*REQUISITOS DAS TAREFAS*
**a.** Segundo o texto sobre o assassinato de Octavio Romero, em que data o oficial foi morto?
**b.** Reproduza o trecho do texto sobre o assassinato de Octavio Romero que começa em "Terrível suspeita mancha" e segue até "de sua corporação.".
**c.** Dê continuidade ao texto sobre o assassinato de Octavio Romero a partir do ponto em que ele termina.

*TRECHO DO DOCUMENTO*
◇ ◇ ◇

Terrível suspeita mancha de novo as Forças Armadas, acusadas de crime contra a humanidade

Por Leo Moreira Sá, especial para os Jornalistas Livres

Neste sábado, 7 de novembro, dia da Marcha do Orgulho LGBT de Buenos Aires, mais uma vez será lembrado o assassinato homofóbico do jovem oficial da marinha argentina Octavio Romero, 33 anos, morto no dia 11 de junho de 2011.

A terrível suspeita que pesa sobre as Forças Armadas argentinas é que Octavio tenha sido assassinado porque pretendia se tornar o primeiro oficial a se casar com outro homem, dentro de sua corporação.

Acusadas de dezenas de milhares de assassinatos de opositores políticos, durante a Ditadura Militar que se instalou no país a partir de 1976, as Forças Armadas argentinas têm um histórico volumoso de crimes contra a humanidade e de atentados aos direitos humanos.

Um novo juiz, Jorge Anselmo De Santo, está encarregado do caso, e um dossiê com detalhes sobre a morte do oficial acaba de chegar às mãos da chefe de polícia que investiga o crime. A militância LGBT exige a imediata elucidação do homicídio, a fim de que esse tipo de ataque homofóbico não mais se repita.

◇ ◇ ◇

*CONJUNTO DE REGISTROS*
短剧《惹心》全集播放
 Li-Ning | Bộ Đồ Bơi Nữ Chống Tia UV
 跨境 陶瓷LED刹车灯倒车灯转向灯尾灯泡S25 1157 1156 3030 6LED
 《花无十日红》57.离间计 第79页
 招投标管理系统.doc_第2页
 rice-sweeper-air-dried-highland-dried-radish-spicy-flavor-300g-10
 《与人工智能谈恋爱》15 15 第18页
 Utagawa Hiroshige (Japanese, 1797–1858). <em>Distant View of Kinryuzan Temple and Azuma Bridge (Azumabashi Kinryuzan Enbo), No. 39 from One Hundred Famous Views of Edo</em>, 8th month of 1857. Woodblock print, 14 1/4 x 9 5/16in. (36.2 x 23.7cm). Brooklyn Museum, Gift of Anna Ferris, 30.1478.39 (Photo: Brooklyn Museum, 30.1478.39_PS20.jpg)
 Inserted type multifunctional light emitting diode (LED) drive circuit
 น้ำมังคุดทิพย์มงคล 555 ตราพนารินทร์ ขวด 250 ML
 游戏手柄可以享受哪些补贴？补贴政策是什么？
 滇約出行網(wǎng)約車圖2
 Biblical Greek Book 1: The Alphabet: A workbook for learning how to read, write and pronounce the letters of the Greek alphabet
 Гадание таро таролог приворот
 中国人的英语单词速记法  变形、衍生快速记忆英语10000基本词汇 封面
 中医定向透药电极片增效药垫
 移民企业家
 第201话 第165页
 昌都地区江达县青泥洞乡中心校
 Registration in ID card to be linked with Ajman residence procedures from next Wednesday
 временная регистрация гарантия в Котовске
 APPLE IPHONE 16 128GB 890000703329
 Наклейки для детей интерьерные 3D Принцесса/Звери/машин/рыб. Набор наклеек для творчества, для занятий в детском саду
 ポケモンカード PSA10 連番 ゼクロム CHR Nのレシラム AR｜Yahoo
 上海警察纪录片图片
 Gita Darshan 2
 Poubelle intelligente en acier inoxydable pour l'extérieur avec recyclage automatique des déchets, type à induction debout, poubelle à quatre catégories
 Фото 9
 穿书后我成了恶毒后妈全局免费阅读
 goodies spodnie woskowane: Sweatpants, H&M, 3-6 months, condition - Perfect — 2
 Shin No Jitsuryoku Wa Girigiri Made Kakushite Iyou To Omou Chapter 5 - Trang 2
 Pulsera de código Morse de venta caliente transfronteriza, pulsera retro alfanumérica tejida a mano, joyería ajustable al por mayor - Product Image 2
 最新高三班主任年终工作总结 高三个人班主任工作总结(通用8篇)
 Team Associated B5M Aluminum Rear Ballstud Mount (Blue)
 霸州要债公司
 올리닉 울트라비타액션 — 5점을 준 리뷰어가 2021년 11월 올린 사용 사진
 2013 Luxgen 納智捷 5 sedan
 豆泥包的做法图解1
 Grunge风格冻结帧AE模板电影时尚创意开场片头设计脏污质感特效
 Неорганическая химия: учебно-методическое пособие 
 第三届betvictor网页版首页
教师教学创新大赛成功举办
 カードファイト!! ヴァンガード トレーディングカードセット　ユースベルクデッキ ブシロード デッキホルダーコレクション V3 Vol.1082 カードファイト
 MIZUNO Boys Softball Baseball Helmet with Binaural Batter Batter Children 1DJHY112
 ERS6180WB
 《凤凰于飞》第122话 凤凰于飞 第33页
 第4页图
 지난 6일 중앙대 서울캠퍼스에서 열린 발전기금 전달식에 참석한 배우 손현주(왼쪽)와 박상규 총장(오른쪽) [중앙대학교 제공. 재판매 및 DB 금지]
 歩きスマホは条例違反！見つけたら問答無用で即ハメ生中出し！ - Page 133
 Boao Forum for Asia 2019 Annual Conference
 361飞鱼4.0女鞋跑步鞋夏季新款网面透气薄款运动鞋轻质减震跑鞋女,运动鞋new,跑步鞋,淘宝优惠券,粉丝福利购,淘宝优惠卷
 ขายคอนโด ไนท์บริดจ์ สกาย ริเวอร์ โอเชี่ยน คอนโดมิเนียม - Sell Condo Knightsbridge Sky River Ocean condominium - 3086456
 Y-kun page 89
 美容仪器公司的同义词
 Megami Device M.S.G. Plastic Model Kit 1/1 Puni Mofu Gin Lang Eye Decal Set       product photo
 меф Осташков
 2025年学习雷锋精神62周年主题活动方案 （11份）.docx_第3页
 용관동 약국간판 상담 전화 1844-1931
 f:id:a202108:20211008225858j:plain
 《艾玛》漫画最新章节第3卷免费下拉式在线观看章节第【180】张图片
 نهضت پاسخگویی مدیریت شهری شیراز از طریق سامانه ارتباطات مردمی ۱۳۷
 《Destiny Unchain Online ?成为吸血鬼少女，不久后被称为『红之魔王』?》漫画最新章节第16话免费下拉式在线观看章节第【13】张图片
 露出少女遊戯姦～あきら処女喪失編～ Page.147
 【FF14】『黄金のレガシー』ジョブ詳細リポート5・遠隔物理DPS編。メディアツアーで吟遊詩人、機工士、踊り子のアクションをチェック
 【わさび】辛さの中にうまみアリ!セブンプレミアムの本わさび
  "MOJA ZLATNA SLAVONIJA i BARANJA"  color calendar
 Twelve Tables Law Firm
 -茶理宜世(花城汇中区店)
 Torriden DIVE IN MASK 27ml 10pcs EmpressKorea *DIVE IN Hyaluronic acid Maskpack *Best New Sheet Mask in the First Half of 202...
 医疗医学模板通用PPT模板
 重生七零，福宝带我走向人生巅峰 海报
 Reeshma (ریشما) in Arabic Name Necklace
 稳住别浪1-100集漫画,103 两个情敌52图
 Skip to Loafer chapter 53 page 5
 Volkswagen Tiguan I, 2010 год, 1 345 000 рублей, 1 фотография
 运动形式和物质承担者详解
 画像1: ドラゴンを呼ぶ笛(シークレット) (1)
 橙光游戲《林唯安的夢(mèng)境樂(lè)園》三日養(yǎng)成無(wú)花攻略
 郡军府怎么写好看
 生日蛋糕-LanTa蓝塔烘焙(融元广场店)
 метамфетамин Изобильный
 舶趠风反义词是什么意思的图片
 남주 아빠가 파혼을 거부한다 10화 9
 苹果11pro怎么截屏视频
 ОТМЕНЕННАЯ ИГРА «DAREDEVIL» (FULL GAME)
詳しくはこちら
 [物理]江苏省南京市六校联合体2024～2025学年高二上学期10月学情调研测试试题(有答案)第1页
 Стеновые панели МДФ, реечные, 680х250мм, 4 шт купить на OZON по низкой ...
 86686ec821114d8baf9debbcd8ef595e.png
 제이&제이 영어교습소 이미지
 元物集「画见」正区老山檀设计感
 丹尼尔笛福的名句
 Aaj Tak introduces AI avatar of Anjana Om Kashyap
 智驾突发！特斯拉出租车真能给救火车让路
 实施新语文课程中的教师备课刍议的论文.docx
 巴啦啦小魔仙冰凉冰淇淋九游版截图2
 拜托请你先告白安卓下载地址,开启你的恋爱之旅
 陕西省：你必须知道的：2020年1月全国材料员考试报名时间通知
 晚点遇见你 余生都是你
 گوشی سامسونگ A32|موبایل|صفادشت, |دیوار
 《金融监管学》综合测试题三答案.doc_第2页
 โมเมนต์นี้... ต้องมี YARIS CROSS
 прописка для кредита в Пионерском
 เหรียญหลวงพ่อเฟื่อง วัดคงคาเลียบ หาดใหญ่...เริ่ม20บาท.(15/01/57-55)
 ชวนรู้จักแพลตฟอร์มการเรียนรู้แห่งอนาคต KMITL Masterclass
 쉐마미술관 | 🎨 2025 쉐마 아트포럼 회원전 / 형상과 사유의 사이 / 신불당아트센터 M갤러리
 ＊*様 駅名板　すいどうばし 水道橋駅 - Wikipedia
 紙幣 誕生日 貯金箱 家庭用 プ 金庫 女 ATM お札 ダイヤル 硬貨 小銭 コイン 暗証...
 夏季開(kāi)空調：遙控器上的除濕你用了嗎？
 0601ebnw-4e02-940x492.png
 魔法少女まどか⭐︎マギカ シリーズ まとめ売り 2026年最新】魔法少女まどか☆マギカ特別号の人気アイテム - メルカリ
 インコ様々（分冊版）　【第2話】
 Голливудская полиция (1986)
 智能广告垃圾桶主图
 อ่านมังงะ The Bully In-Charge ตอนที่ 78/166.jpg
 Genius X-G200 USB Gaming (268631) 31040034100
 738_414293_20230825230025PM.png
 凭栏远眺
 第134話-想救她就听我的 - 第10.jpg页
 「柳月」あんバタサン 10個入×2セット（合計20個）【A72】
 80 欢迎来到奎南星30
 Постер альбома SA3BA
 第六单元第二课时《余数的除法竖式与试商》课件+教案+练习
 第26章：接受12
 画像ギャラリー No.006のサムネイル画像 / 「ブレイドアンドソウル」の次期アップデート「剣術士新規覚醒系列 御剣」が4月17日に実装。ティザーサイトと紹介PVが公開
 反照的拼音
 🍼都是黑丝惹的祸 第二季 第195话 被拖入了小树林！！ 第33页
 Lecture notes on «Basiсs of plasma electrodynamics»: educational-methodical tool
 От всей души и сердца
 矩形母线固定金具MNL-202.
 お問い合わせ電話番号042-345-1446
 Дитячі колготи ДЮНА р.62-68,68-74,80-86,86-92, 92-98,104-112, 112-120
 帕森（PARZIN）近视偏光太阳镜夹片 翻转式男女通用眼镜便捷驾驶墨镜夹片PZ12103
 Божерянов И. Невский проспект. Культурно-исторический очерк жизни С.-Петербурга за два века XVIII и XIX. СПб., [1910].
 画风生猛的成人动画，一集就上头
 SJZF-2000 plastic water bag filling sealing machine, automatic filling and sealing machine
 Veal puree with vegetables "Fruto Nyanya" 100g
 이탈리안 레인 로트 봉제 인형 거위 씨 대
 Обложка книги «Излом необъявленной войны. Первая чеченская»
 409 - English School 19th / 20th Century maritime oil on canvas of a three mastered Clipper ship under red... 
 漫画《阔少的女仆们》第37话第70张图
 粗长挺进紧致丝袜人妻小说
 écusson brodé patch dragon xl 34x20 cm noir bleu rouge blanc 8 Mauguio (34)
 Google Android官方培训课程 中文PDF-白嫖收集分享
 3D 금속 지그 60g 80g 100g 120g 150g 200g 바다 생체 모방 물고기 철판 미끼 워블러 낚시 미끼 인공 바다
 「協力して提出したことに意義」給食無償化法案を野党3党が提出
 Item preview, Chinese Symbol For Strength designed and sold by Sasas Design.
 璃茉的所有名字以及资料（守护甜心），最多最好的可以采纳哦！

◇ ◇ ◇

*RESULTADOS POR TAREFA*
**a.** Em 11 de junho de 2011.

**b.**
Terrível suspeita mancha de novo as Forças Armadas, acusadas de crime contra a humanidade

Por Leo Moreira Sá, especial para os Jornalistas Livres

Neste sábado, 7 de novembro, dia da Marcha do Orgulho LGBT de Buenos Aires, mais uma vez será lembrado o assassinato homofóbico do jovem oficial da marinha argentina Octavio Romero, 33 anos, morto no dia 11 de junho de 2011.

A terrível suspeita que pesa sobre as Forças Armadas argentinas é que Octavio tenha sido assassinado porque pretendia se tornar o primeiro oficial a se casar com outro homem, dentro de sua corporação.

**c.**
Octavio planejava se casar com seu companheiro Gabriel Gersbach com quem já estava vivendo havia 12 anos. O casamento igualitário havia sido aprovado e a Argentina se tornou o primeiro país da América Latina a sancionar o matrimônio entre pessoas do mesmo sexo.

Infelizmente, o sonho de Octávio foi interrompido de forma trágica e enigmática: ele desapareceu no dia 11 de junho de 2011 quando se preparava para comemorar o aniversário de uma amiga… Seu corpo foi encontrado por um barqueiro flutuando no Rio de La Plata, que banha a cidade de Buenos Aires, seis dias depois, nu e com marcas de espancamento.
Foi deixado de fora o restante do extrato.